They are TV's ghosts — networks that somehow survive with little reason to watch them anymore
Cable television is filled with ghosts. They're networks that somehow survive as shadows of themselves, with schedules clogged with reruns and devoid of any real innovation.
apnews.com
This is about how Cable is fading away all due to streaming. This is tied to where TV apps are today and median demos.
Viewership to MTV, USA and Disney Channel (Cable edition) are down. Not shocking given that the owners of MTV are currently putting emphasis on content at Paramount+, same with USA parent company over the Peacock app and Disney Channels owners over Disney+ and Hulu apps.
Networks were endlessly malleable, too. Once MTV recognized there wasn’t much money in music videos — people would change channels when a song they didn’t like came on — the network became a relentless arbiter of cool. Generations had their own touchstones in programs like “Punk’d,” “The Osbournes” and “Total Request Live.”
Now MTV is a ghost. Its average prime-time audience of 256,000 people in 2023 was down from 807,000 in 2014, the Nielsen company said.
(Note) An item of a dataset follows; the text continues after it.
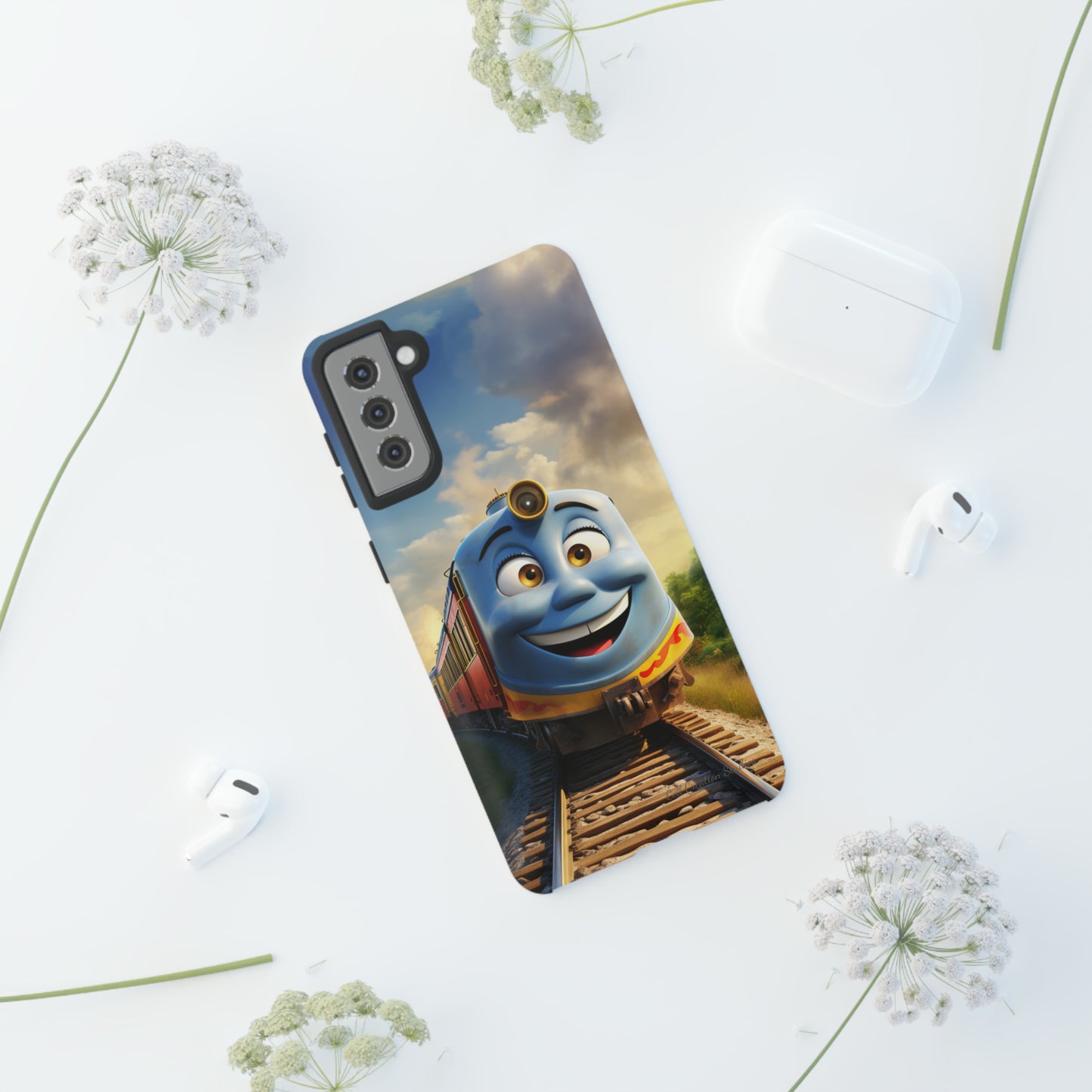 The "Smiling Blue Train" Phone Case -Tough Cases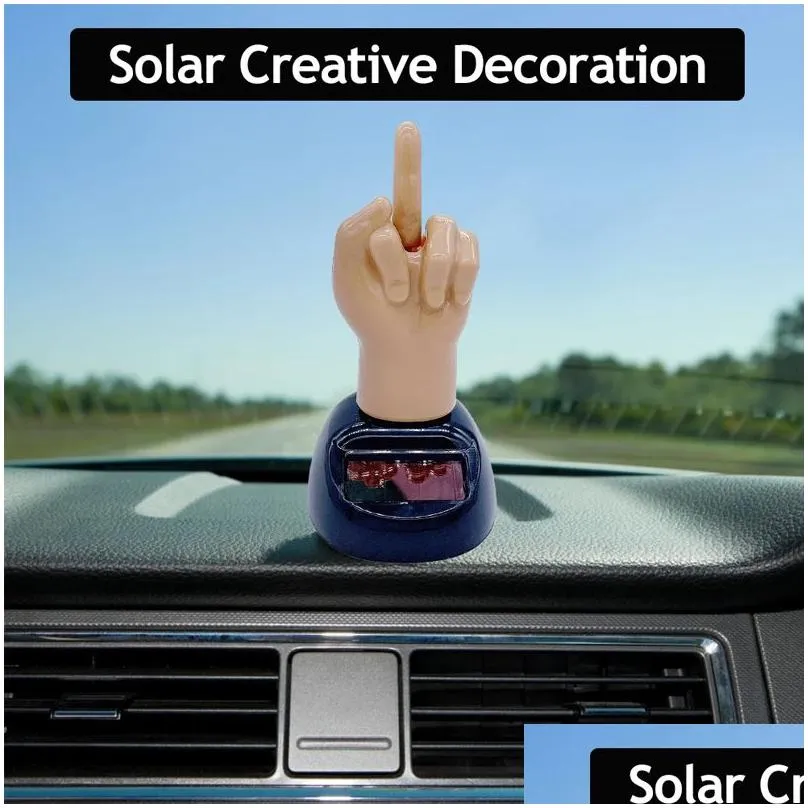 Interior Decorations New 1Pcs Finger Solar Powered Shaking Car Ornament Dashboard Decoration Bobbling Toy Desk Gadget Home Decor Offic Dhg4B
One recent evening MTV aired reruns of “Ridiculousness” from 5 p.m. to 1:30 a.m.
The general interest USA Network’s nightly audience tumbled 69% in the same time span, and that was before January’s announcement that viewer-magnet “WWE Raw” was switching to Netflix.
Without favorites like “The Walking Dead” or “Better Call Saul,” AMC’s prime-time viewership sunk 73%. The Disney Channel, birthplace to young stars like Miley Cyrus, Hilary Duff and Selena Gomez, lost an astonishing 93% of its audience, from 1.96 million in 2014 to 132,000 last year.